Everyone’s favorite “self-driving” car is experiencing technical issues…again. On Wednesday, Tesla issued a recall for over 2 million vehicles due to reported insufficiencies in the software designed to monitor a driver’s attention while using the Autopilot function. It comes after a two-year investigation by the National Highway Traffic Safety Administration of over 1,000 crashes involving the self-driving function. A recent Washington Post story also detailed at least eight Tesla crashes on roads where Autopilot should not have been engaged.
If you own one of the following models, according to NHTSA, your car could experience technical difficulties:
- TESLA/MODEL 3/2017-2023
- TESLA/MODEL S/2012-2023
- TESLA/MODEL X/2016-2023
- TESLA/MODEL Y/2020-2023
Thankfully, there appears to be an easy fix: a software update that the company will reportedly provide free of charge. However, this recall is just one more bullet point in the long list of safety issues involving vehicles over the past few years. As my former colleague Abigail Weinberg reported last year, Tesla’s Autopilot function has been linked to multiple deaths.

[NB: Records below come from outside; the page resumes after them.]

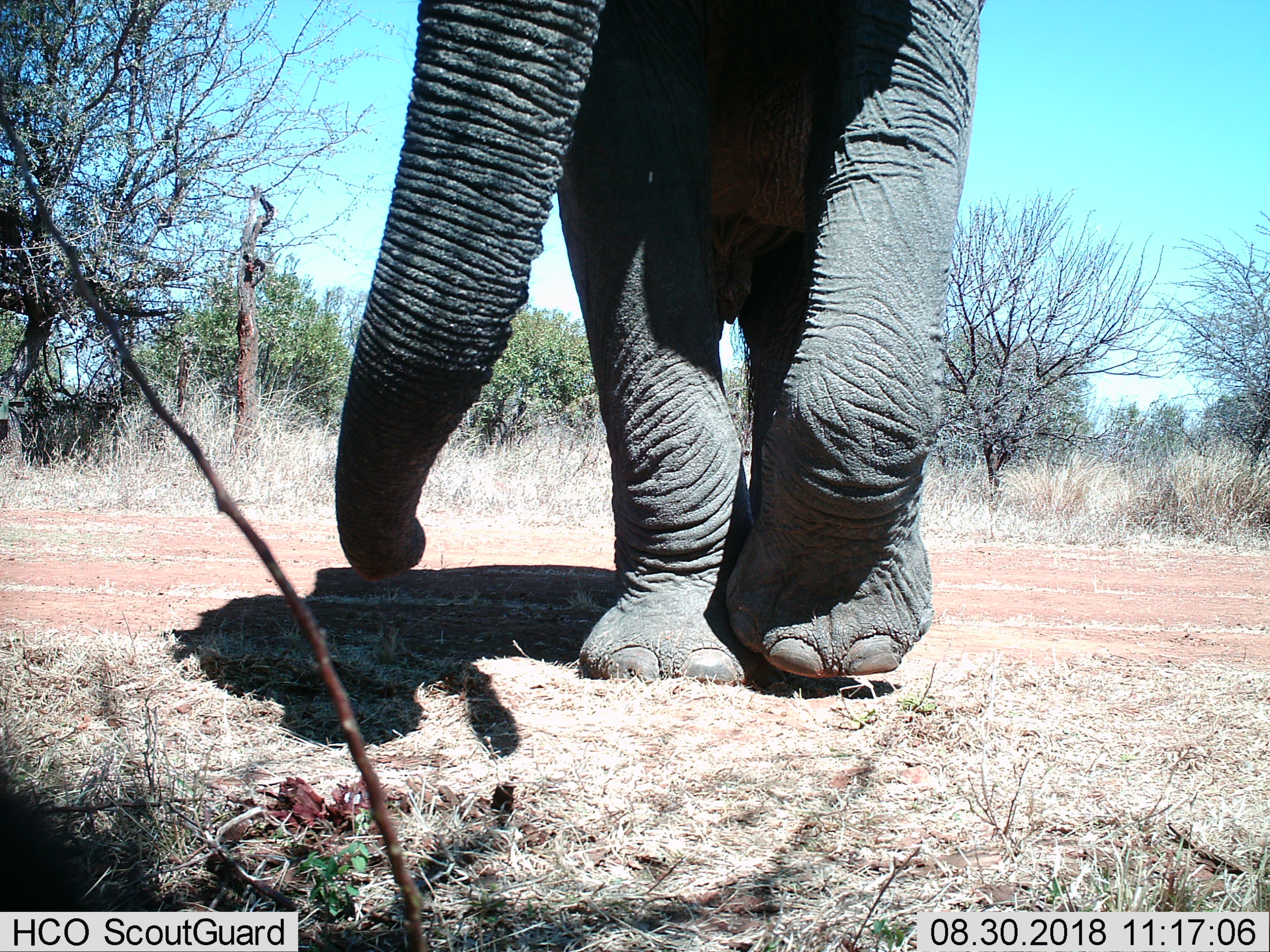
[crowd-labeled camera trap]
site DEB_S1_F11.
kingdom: Animalia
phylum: Chordata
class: Mammalia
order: Proboscidea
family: Elephantidae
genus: Loxodonta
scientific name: Loxodonta africana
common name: african bush elephant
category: elephant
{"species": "elephant (african bush elephant) (Loxodonta africana)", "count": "1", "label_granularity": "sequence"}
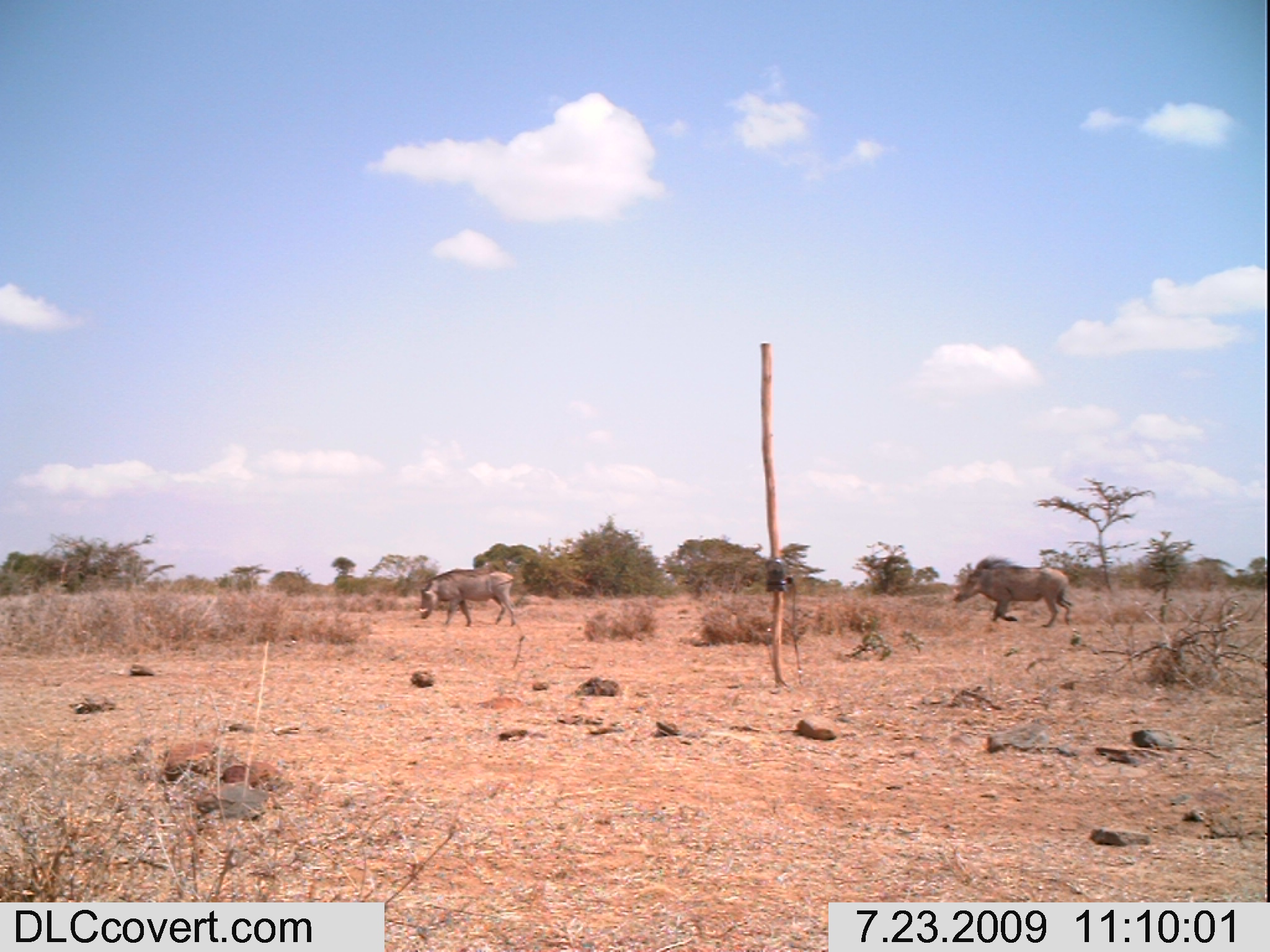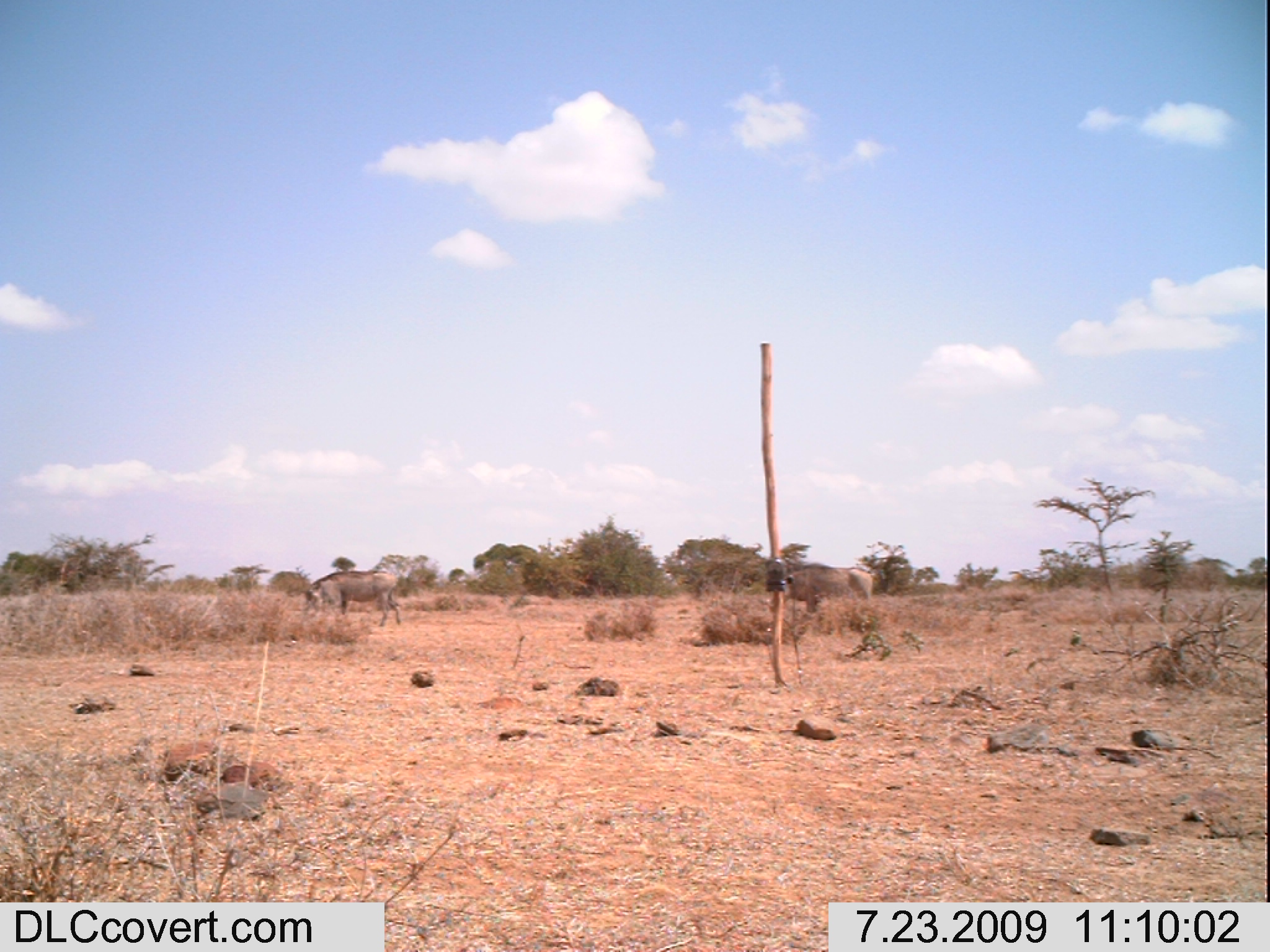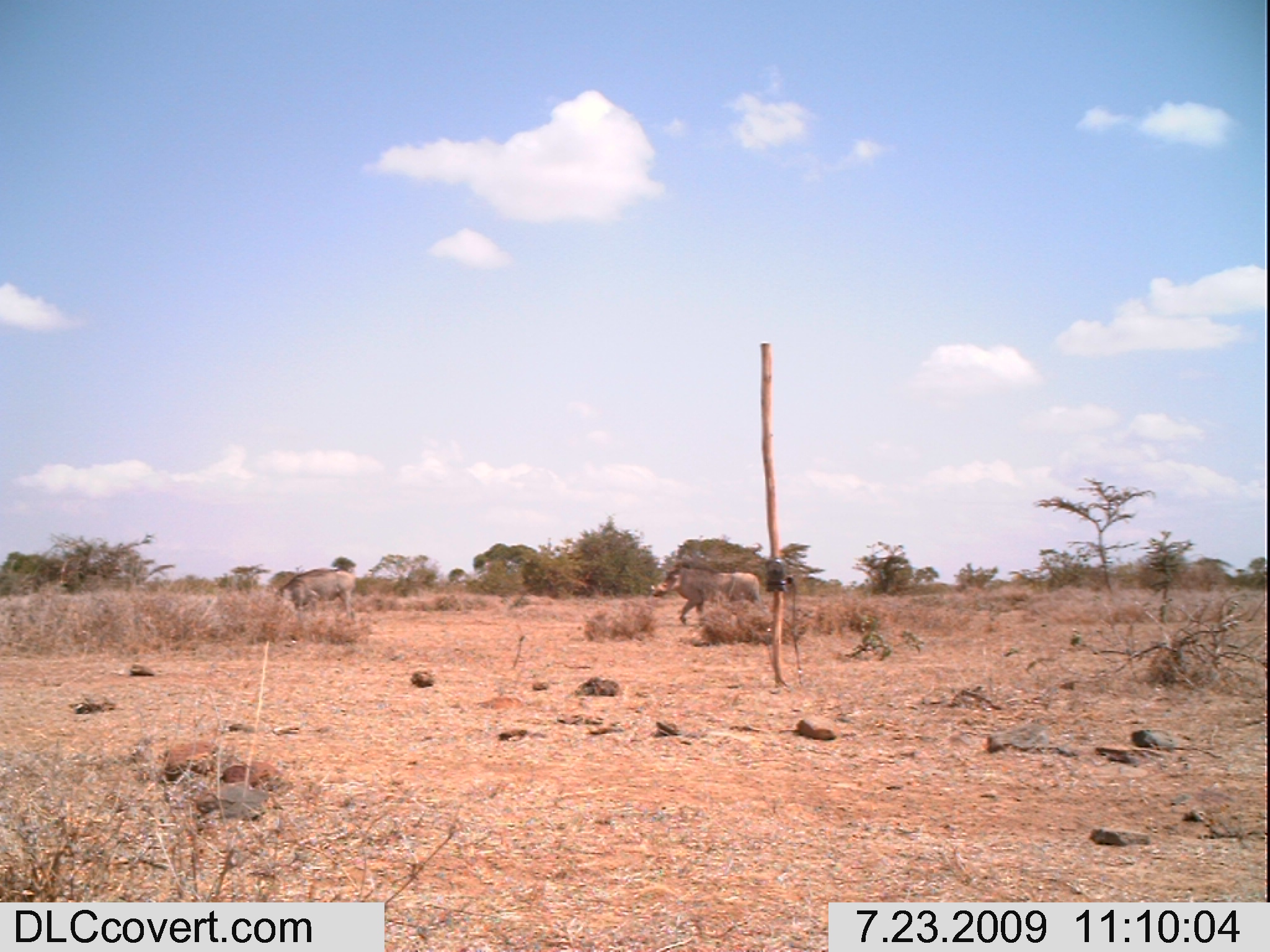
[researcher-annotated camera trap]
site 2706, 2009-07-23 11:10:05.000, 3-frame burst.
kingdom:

In 2022, the NHSTA reported that Tesla made up over 68 percent of the 392 crashes involving vehicles with an advanced driver assistance system. On December 10, the Washington Post claimed that issues with the car’s “Autosteer” function—an element of the self-driving Autopilot function—go beyond driver inattention, citing dash cam footage from a 2019 crash showing a Tesla “blowing through a stop sign, a blinking light and five yellow signs warning that the road ends.” In a statement released on X, Tesla called the Post’s claims “egregious in its misstatements.” Neither the company nor its CEO, Elon Musk, have publicly responded to the recall.